(Draft) A GridFTP Information Provider for MDS 2.x
by Peter Knepley under the guidance of Jennifer Schopf.
Warning: This information is only a draft and is currently unofficial. The Schema, the code, and all of the information may change in the future. This write-up was done by Neill Miller and all of this work is based heavily on a similar information provider written by Peter Knepley. To download and install the package directly from the author, please go here.
Introduction
The Schema
The Code
The Configuration Process
Enabling The Provider
Introduction
grid-info-gridftp-posix is a globus information provider used for verifying that GridFTP is working. It logs into a GridFTP server and uploads a file. It then downloads a copy of the file and deletes the uploaded file on the GridFTP server. Next, it uses sum to make sure the uploaded file and the downloaded file match. This information provider actually runs two tests. First it checks if the GridFTP server is running locally by establishing a connection to it. If the connection is possible, a local file transfer is tested. If these two tests pass, it is reasonable to assume that the GridFTP is running properly. It is true that it may remain inaccessible due to improper network configuration, however, this is something that an information provider cannot determine at this time.
A brief overview of the included components is as follows:
grid-info-gridftp-posix is a shell script. It handles the proxy initialization (if necessary) and also calls the perl script. This script has many configuration options to influence run-time behaviour through the use of environment variables. These are described in more detail later.
grid-info-gridftp-posix.pl is a perl script that tests if a local GridFTP server is able to accept connections and transfer files. The actual transfers are done by two small C programs, which are called from this script.
gftp_put.c contains ftp client code to do a gridftp enabled put operation. This functionality is written as C code to ensure proper operation on many different platforms. It is used for uploading a single test file to the local GridFTP server.
gftp_get.c contains ftp client code to do a gridftp enabled get operation.

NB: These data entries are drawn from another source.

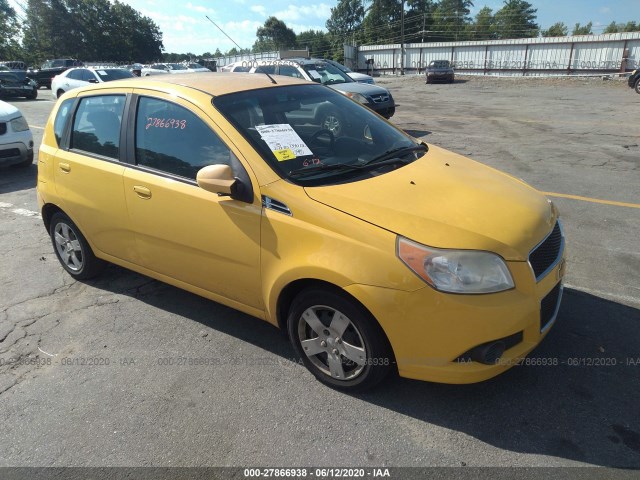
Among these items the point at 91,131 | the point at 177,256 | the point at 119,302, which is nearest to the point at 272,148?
the point at 177,256

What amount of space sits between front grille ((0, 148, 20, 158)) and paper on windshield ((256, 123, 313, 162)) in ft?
23.7

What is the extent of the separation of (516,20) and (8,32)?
249ft

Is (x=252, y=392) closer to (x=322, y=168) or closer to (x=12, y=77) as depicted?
(x=322, y=168)

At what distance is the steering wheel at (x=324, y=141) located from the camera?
3.17m

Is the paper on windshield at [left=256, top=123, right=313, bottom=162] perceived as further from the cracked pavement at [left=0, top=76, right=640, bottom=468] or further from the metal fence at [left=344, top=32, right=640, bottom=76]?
the metal fence at [left=344, top=32, right=640, bottom=76]

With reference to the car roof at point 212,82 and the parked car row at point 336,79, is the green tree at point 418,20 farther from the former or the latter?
the car roof at point 212,82

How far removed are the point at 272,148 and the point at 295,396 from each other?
153 centimetres

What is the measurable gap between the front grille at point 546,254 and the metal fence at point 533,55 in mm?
34718

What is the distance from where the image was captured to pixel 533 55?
1364 inches

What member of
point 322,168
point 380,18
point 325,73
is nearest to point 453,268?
point 322,168

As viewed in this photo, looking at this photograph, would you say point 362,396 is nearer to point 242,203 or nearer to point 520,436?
point 520,436

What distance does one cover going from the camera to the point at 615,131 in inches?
441

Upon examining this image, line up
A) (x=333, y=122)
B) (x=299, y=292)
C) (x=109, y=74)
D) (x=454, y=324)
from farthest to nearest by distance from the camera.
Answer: (x=109, y=74), (x=333, y=122), (x=299, y=292), (x=454, y=324)

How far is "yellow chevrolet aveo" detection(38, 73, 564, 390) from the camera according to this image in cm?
234
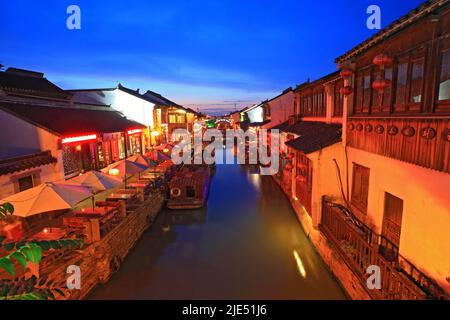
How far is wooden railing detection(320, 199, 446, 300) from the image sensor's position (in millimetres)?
6062

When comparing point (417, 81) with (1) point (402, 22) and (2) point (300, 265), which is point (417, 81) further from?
(2) point (300, 265)

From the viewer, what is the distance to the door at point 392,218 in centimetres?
809

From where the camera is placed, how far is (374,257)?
24.2 feet

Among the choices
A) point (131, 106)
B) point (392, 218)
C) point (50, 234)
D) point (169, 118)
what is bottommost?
point (50, 234)

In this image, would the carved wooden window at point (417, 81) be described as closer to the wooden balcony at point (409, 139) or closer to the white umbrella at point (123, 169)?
the wooden balcony at point (409, 139)

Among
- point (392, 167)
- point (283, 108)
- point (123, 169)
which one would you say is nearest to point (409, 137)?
point (392, 167)

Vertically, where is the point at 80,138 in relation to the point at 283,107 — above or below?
below

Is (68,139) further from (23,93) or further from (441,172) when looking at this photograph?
(441,172)

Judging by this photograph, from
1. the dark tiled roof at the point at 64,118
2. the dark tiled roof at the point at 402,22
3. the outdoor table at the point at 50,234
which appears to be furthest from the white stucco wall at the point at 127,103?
→ the dark tiled roof at the point at 402,22

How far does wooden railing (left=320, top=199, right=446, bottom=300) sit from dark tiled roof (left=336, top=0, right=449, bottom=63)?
613 cm

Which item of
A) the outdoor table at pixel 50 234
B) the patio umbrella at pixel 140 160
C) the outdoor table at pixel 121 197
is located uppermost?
the patio umbrella at pixel 140 160

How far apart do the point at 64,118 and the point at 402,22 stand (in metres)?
19.3

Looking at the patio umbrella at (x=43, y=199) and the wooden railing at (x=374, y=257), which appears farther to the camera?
the patio umbrella at (x=43, y=199)

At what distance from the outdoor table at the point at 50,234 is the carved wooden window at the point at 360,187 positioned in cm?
1175
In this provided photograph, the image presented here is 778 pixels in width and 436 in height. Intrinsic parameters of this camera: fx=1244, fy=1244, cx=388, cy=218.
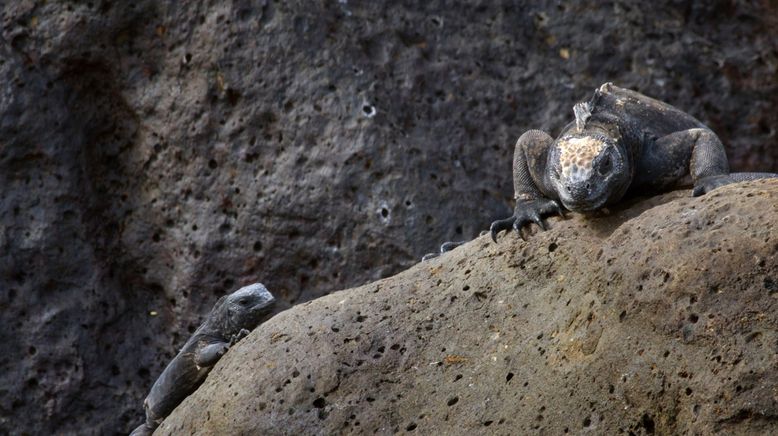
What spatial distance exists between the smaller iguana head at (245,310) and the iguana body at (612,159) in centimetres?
→ 149

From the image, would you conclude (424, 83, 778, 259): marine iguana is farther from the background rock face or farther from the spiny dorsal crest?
the background rock face

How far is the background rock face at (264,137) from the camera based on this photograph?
7500 mm

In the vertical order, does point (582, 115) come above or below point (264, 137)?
above

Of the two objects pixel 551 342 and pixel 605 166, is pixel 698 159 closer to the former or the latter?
pixel 605 166

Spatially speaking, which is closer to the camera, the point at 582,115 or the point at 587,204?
the point at 587,204

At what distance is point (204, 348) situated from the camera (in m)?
5.76

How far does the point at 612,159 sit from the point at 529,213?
48cm

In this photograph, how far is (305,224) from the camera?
24.7 ft

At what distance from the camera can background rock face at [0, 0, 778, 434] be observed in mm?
7500

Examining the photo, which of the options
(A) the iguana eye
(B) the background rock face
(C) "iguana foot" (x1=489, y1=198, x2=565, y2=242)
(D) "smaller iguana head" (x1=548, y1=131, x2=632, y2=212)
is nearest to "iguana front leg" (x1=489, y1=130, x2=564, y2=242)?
(C) "iguana foot" (x1=489, y1=198, x2=565, y2=242)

This functionality is written as C code to ensure proper operation on many different platforms. It is used for downloading a single test file from the local GridFTP server.
The Schema
Here is the schema chosen by the Author of this information provider used for publishing the gathered information. These additions must be appended to the $GLOBUS_LOCATION/etc/grid-info-resource.schema file.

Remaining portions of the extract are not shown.